Je suis “noire” par le regard des autres, on m’attribue un passif social qui n’est pas le mien
Cependant, je me rends compte au fil des années que la problématique devient plus complexe et que je dois néanmoins nuancer ma position de fond. En effet, si je pense que jusque-là j’ai été préservée du racisme ou de toute forme notable de discriminations, les propos insidieux se font de plus en plus présents. Ainsi par exemple, un jour exprimais-je avec humour mon désaccord avec les administrateurs d’un groupe Facebook quand l’un d’entre eux se permet une remarque qu’il s’imagine sentie, établissant ainsi qu’il remarque souvent chez les personnes issues de l’immigration une espèce de “rage”, qui, canalisée peut “donner quelque chose de bien”. Bien sûr, j’ai droit à un exemple de connaissance à lui, originaire de la périphérie parisienne.
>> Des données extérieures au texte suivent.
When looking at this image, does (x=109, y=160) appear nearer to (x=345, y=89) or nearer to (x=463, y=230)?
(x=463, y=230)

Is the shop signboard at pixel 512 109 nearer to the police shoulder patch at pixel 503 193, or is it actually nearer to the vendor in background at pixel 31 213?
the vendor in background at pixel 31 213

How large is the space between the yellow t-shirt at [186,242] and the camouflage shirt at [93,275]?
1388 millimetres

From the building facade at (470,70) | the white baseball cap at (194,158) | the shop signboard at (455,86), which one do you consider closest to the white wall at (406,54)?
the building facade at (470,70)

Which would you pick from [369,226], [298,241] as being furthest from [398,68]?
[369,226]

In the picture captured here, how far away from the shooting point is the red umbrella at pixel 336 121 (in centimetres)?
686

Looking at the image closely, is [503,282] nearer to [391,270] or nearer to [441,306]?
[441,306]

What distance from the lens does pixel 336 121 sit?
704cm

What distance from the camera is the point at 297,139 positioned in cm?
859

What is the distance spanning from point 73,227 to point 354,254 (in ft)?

Je me rends alors compte que l’époque et ses débats cristallisent les incompréhensions, voire les stéréotypes et les aversions qu’elles supposent. Je sentis qu’à l’autre bout de la ligne la bataille était perdue, et qu’il n’y avait pas besoin d’expliquer que la couleur était dans sa tête, que celle-ci n’était pas forcément un révélateur des origines sociales et géographique.
Je n’aime pas causer de ma couleur, à la fois blanche et noire, pour moi, elle n’existe pas. Je comprends néanmoins que je suis une personne de couleur privilégiée, de moins en moins protégée et de plus en plus confrontée à la porosité des esprits à des concepts venant d’un autre continent et important sa lutte raciale. Je ne rêve pas de faire taire les miens, (qui sont-ils d’ailleurs?) je rêve d’un débat apaisé et constructif, loin du show des chaines d’informations en continu. Puisque le dénominateur est aujourd’hui celui-là, cherchant le meilleur pour ma personne je consomme des “petites marques” parisiennes, comme des produits afro. Comme je le disais, j’ai compris mon identité par les publicités générée par algorithme, je consomme donc je suis. Et je le dis ouvertement, la cristallisation des luttes divise, forme des segments de consommateurs-citoyens toujours plus seuls, mais racialement identifiés. Moi, comme surement beaucoup de personnes de couleurs, je revendique le droit de n’être personne, merci.